Beyond the fact that McCarthy’s team hasn’t really showed up for the season, he seems to not have as well. Consider that he kicked a field goal while down 34-6 at one point. Seriously. This happened! People will say that it was 4th and 12… but the score was 34-6!
What’s more is even if you somehow want to believe that order can be restored here, the Cowboys were clearly losing this game very early on (relatively speaking). Practically speaking you could have just accepted that, acknowledged that you are 3-3 and lived to fight another day.
McCarthy chose not to do this. He insisted on playing for pride (lol) or whatever you want to call it and kept starters in as the humiliation continued on. In the third quarter things got tense when it looked like Dak may have hurt his hand while hitting it on a helmet. Like with choosing to continually take the ball when winning the opening coin toss, it all smells of extreme desperation.
Stock Down: Zack Martin
Zack Martin is here because his Hall of Fame resumé demands that we expect greatness form him play in and play out. That being said, Sunday may have been one of the worst games of his career.
It is certainly fair to say that Martin is closer to the end of playing for the Cowboys than the beginning, and so it is foolish to expect him to look like his 2016 self, but my goodness this was not the player we have come to know for over a decade.
Stock Down: Trevon Diggs
Micah Parsons is out for the moment. You can add DeMarcus Lawrence, DaRon Bland, Caelen Carson, Sam Williams… you get the picture here. The Cowboys are missing defensive playmakers.
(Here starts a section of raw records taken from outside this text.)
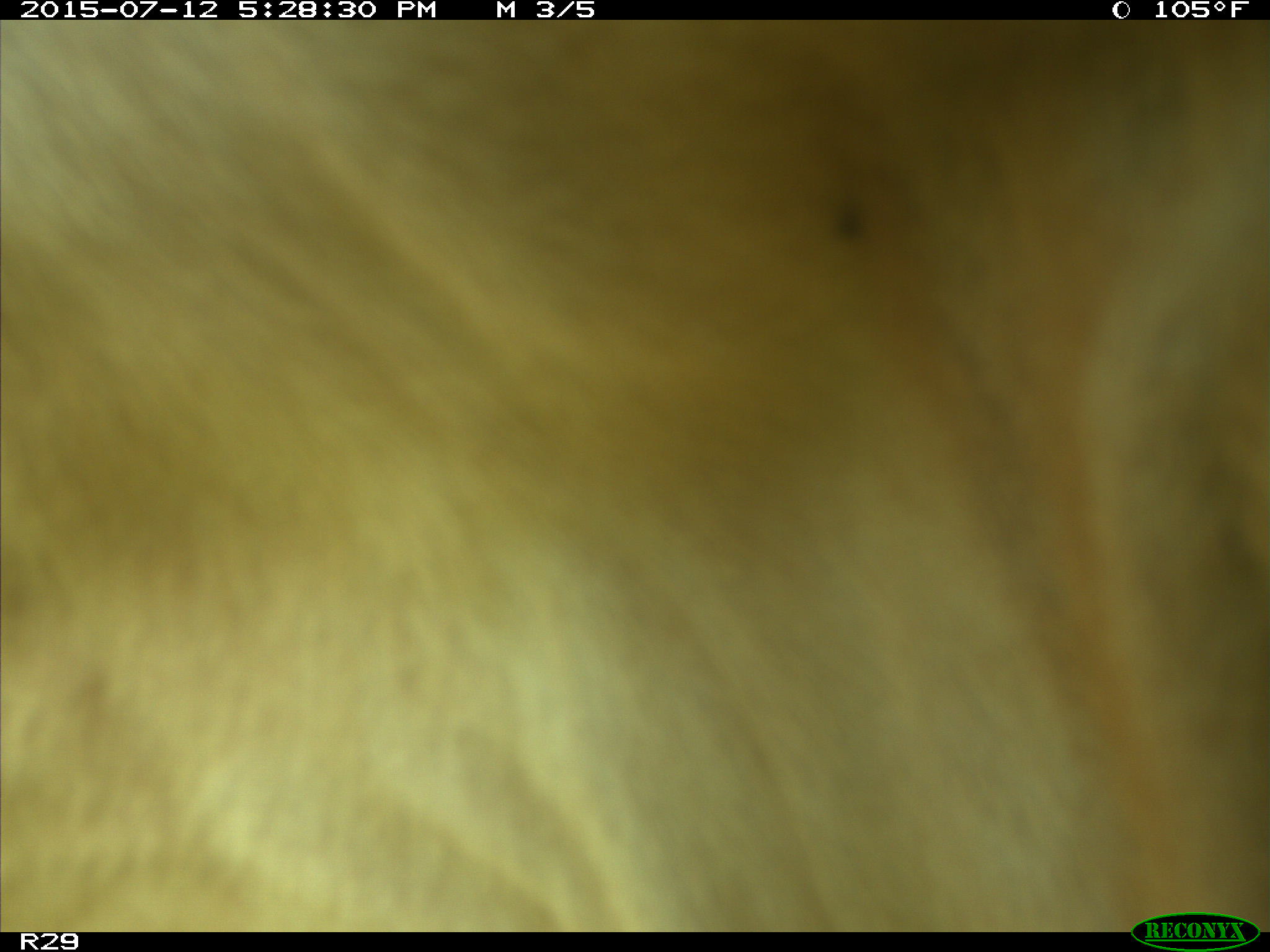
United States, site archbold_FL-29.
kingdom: Animalia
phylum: Chordata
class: Mammalia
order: Artiodactyla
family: Bovidae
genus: Bos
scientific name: Bos taurus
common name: domestic cow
Bos taurus (domestic cow).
Trevon Diggs is healthy and playing, though. In spite of this, Detroit Lions wide receiver Jameson Williams had quite the day against him on Sunday. We can expect Diggs to offer the same level of “find a way” from Prescott in a similar sense yet saw absolutely nothing in that regard on Sunday. It is disheartening.
Stock Down: Terence Steele
He is the weakest point on the offensive line at the moment despite being the second-most tenured. That simply cannot be the case.
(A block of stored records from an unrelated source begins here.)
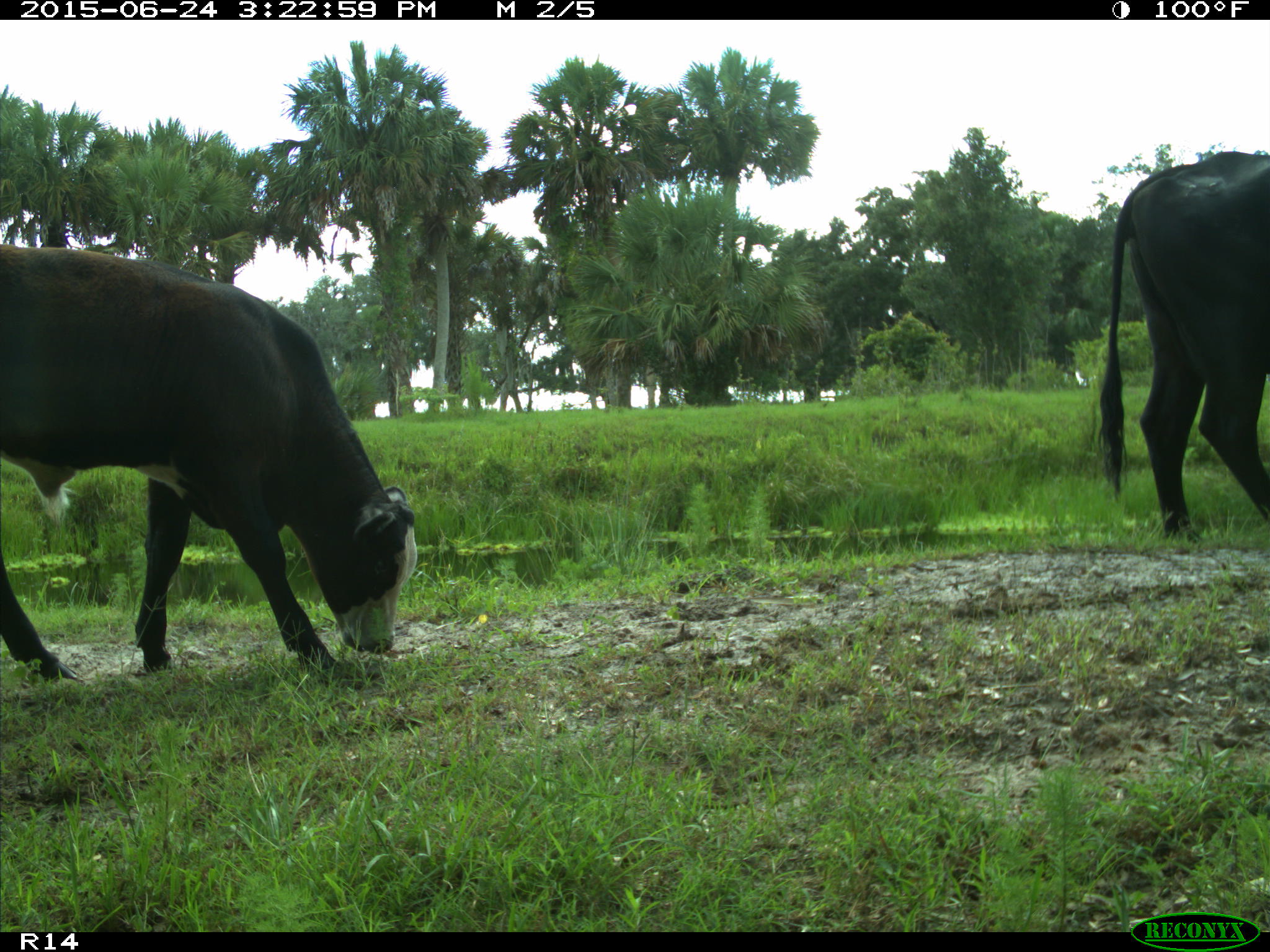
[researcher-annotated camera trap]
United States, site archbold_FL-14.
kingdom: Animalia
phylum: Chordata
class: Mammalia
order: Artiodactyla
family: Bovidae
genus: Bos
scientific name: Bos taurus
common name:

We have been having this conversation all season now. There are areas of the roster that are bad because the team ignored them over the offseason and that is unfortunate, but this is not one of those cases. Steele has been dropping off a bit for a while now, but this is a new level.
Stock Down: Mike Zimmer
I was never of the mindset that bringing Mike Zimmer out of pseudo retirement was going to magically fix everything. Additionally, it is important to remember that the only other names who the Cowboys were seriously tied to in their defensive coordinator search after Dan Quinn left were Ron Rivera and Rex Ryan. Seriously. It was those two and Zimmer. That was the list!
And so you mean to tell me that Zimmer is commanding one of the worst defenses ever right now? It’s shocking the defense is this bad because nothing this bad is ever predictable, but it is predictable that the fountain of youth was not found just because the front office wanted it to be.
It is one thing to be bad, but it is another to to be getting completely overwhelmed. We have talked so much about motion and its usage across the NFL and how other teams are capable of surviving it at the very least, yet the Dallas Cowboys get completely fried by it. How? How still?